• How to complete this task: Edit the stretch of the peeling-skin passage from "Now, I remembered." through "her there were.", putting "outer layer" wherever "epidermis" appears.

Now, I remembered. It’s a rare genetic condition, “peeling skin syndrome.” (I looked it up yesterday.) The genes fail to encode a protein that bonds cell-to-cell adhesion points, in effect, causing areas of the skin, hands, feet, neck, arms, and more, to lose their structure, to separate, to flake or peel, to fall off, the skin constantly repairing itself, the exposed dermis replacing the epidermis and becoming, conveniently, the new epidermis, the next skin to shed. I wondered how many iterations of her there were.
“I can tell when she’s absorbed in a book or a TV show,” he went on. “She begins picking at her feet, picking at the skin. It’s not painful. But it is obsessive. The skin starts to flake, and she plays with bits like this,” and he rubbed an invisible glob between thumb and forefinger, “into a little ball. And the ball gets smaller the more she massages it. I used to bitch and moan about it. But I stopped because one day I said if she didn’t stop, I’d leave.”
“Really, you’d leave, because of that?”
“I couldn’t stand it. I was going crazy. But you know what she said?”
I had no clue.
“‘Go on. Leave.’ There were things she wouldn’t change, so I needed to get in line or else. Was it worth me going to the wall for?”
“I don’t know. Her disgusting habit, which she can’t stop, and which gives her a perverse pleasure. In my mind. I deal with it, or I leave. At least, I know the parameters.”
My friend was saying both what he was saying and something else. Her habit is no different from any private, potentially repulsive routine we all possess—catalepsy, it’s called—waking up our partner with a screaming nightmare, for instance. No one really knows how to live with another or, for that matter, what to make of a half-surreal story.
“You know how I can also tell she likes a book?” His throat cleared, his voice was as clear as a bell like talk radio. “I’ve told you before—because of her condition—I’m the caregiver in the house, cook and chief bottle-washer. After days of her shedding, I tidy up with the hand-held vacuum. There on the leather sofa where she’s been with the book or bingeing CNN all day are the remnants of her reading or idling, speckled like beach sand. She goes to bed, knowing I’ll clean it up, if not right away, then the next morning. And I do. Which is why I can’t leave.”
We were now far from the allure of M’s fiction. Or we had crossed over and entered one of his delightfully ambiguous stories, picking at it, peeling back its layers, until literature seemed as important as life, which sounds right, but I wish I were more certain that was the case. And then, steps away from our vegetarian breakfast, wanting to be less of a fault-finder myself, I thought of my friend’s wife—I imagined her reading Jude the Obscure, and her horror at the tragic fate of a father whose child murders his siblings and hangs himself because of his dad’s despair—the prose intensifying her picking and peeling, her balling the flecks, wanting to turn away from the tale but macabrely unable to, exemplifying the cornered nervousness the best literature traps us in, the flaying it does to our emotions, the kind of writing you think is flawless, perhaps, irremediably good, so good, in fact, that you wouldn’t change a thing, not one word, which in this moment, for her, is so enthralling and unstoppable that finally, closing the book, indelibly changed, she stands and holds the book up and dumps the gutter matter from her lap onto the floor where my friend, as good as he is devoted, is already loudly nozzling up her errant flesh and reminding himself of his fate: Here I am sweeping up what she’s left, her daily exfoliation, and here I am preparing for her next incarnation, a new woman slowly coming into being before my eyes. I’ve made my bed. This is how I’m going to last with her. I’m OK with it. It doesn’t matter whether I’m happy or not. I’ve chosen. I’m in for the long haul. There’s no turning back. There’s no other life I could have led. Not anymore. There’s only the next embodiment of her, the woman I have pledged myself to, though as whom I have no idea she will be.

• Exercise data:
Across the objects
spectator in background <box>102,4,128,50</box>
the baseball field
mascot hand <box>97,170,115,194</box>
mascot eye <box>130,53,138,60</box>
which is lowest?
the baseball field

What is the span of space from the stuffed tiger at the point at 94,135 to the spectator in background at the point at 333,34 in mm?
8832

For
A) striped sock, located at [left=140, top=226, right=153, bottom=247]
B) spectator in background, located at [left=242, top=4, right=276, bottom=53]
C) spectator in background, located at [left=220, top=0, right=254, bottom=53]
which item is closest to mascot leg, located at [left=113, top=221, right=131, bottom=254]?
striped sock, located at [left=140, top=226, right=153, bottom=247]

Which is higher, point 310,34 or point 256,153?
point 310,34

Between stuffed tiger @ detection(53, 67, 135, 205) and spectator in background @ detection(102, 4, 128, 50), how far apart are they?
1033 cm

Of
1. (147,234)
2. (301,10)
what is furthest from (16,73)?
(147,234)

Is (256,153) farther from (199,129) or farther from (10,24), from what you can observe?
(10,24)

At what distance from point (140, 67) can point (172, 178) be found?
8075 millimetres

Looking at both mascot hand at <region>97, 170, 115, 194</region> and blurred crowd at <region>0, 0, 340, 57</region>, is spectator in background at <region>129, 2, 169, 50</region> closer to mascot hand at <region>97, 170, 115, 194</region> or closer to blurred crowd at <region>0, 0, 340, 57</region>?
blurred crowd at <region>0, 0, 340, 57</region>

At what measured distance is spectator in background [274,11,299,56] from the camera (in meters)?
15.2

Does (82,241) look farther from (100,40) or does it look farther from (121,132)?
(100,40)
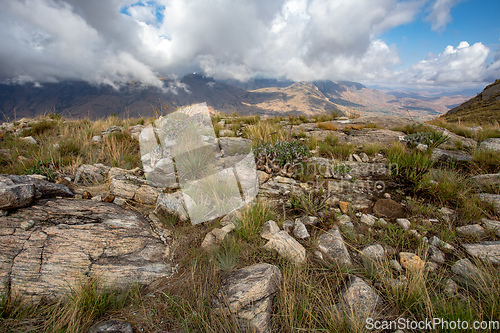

• Solution to the problem:
Now, I remembered. It’s a rare genetic condition, “peeling skin syndrome.” (I looked it up yesterday.) The genes fail to encode a protein that bonds cell-to-cell adhesion points, in effect, causing areas of the skin, hands, feet, neck, arms, and more, to lose their structure, to separate, to flake or peel, to fall off, the skin constantly repairing itself, the exposed dermis replacing the outer layer and becoming, conveniently, the new outer layer, the next skin to shed. I wondered how many iterations of her there were.